Your goal: Would you transcribe all of the data exactly, down to the last character?

** START Provided data **

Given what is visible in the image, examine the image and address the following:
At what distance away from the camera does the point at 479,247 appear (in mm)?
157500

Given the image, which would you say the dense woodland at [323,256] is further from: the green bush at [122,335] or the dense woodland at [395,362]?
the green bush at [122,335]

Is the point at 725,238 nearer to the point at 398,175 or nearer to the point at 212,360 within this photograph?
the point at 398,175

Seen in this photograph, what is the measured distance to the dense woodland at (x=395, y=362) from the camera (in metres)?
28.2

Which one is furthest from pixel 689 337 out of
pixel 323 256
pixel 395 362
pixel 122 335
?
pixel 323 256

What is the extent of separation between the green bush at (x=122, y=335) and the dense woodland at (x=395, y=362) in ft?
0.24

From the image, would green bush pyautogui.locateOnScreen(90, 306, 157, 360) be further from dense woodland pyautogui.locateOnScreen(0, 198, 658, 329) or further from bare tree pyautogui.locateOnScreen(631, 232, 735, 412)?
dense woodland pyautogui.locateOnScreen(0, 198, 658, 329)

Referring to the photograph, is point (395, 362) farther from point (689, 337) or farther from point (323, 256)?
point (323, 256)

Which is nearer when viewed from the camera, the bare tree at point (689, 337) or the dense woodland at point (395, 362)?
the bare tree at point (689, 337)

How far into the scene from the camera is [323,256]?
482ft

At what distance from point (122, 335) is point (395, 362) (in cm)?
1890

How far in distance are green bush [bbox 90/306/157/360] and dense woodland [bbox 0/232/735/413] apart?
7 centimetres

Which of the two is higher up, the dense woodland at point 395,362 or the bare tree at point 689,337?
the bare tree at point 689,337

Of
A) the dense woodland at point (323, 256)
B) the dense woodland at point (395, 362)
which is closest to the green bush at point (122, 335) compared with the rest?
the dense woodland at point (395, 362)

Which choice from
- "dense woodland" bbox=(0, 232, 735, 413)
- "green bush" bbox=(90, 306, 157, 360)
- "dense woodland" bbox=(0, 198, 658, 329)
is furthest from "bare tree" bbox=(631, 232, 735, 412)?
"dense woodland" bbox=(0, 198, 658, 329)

** END Provided data **

Solution:
Given what is visible in the image, examine the image and address the following:
At what distance away from the camera does the point at 479,247 appear (in mm)?
157500

Given the image, which would you say the dense woodland at [323,256] is further from: the green bush at [122,335] or the dense woodland at [395,362]?
the green bush at [122,335]

Is the point at 725,238 nearer to the point at 398,175 or nearer to the point at 212,360 within this photograph?
the point at 398,175

Seen in this photograph, what is the measured distance to the dense woodland at (x=395, y=362) from the camera (in metres)?
28.2

Which one is furthest from pixel 689 337 out of
pixel 323 256
pixel 395 362
pixel 122 335
?
pixel 323 256

What is the extent of separation between the green bush at (x=122, y=335) and the dense woodland at (x=395, y=362) in ft?
0.24

From the image, would green bush pyautogui.locateOnScreen(90, 306, 157, 360) be further from dense woodland pyautogui.locateOnScreen(0, 198, 658, 329) or further from bare tree pyautogui.locateOnScreen(631, 232, 735, 412)?
dense woodland pyautogui.locateOnScreen(0, 198, 658, 329)

Referring to the photograph, is point (395, 362) farther from point (689, 337) or farther from point (323, 256)?
point (323, 256)

Which is nearer when viewed from the camera, the bare tree at point (689, 337) or the dense woodland at point (395, 362)?
the bare tree at point (689, 337)

How far into the scene from the camera is [323,256]?
482ft

At what distance from point (122, 335) is point (395, 362) (in cm)?
1890

How far in distance are green bush [bbox 90/306/157/360] and dense woodland [bbox 0/232/735/413] apart?
7 centimetres

Which of the two is higher up, the dense woodland at point 395,362 or the bare tree at point 689,337?
the bare tree at point 689,337

Of
A) the dense woodland at point (323, 256)
B) the dense woodland at point (395, 362)
which is closest to the green bush at point (122, 335) compared with the rest?
the dense woodland at point (395, 362)

Which choice from
- "dense woodland" bbox=(0, 232, 735, 413)
- "green bush" bbox=(90, 306, 157, 360)
- "dense woodland" bbox=(0, 198, 658, 329)
is furthest from "bare tree" bbox=(631, 232, 735, 412)?
"dense woodland" bbox=(0, 198, 658, 329)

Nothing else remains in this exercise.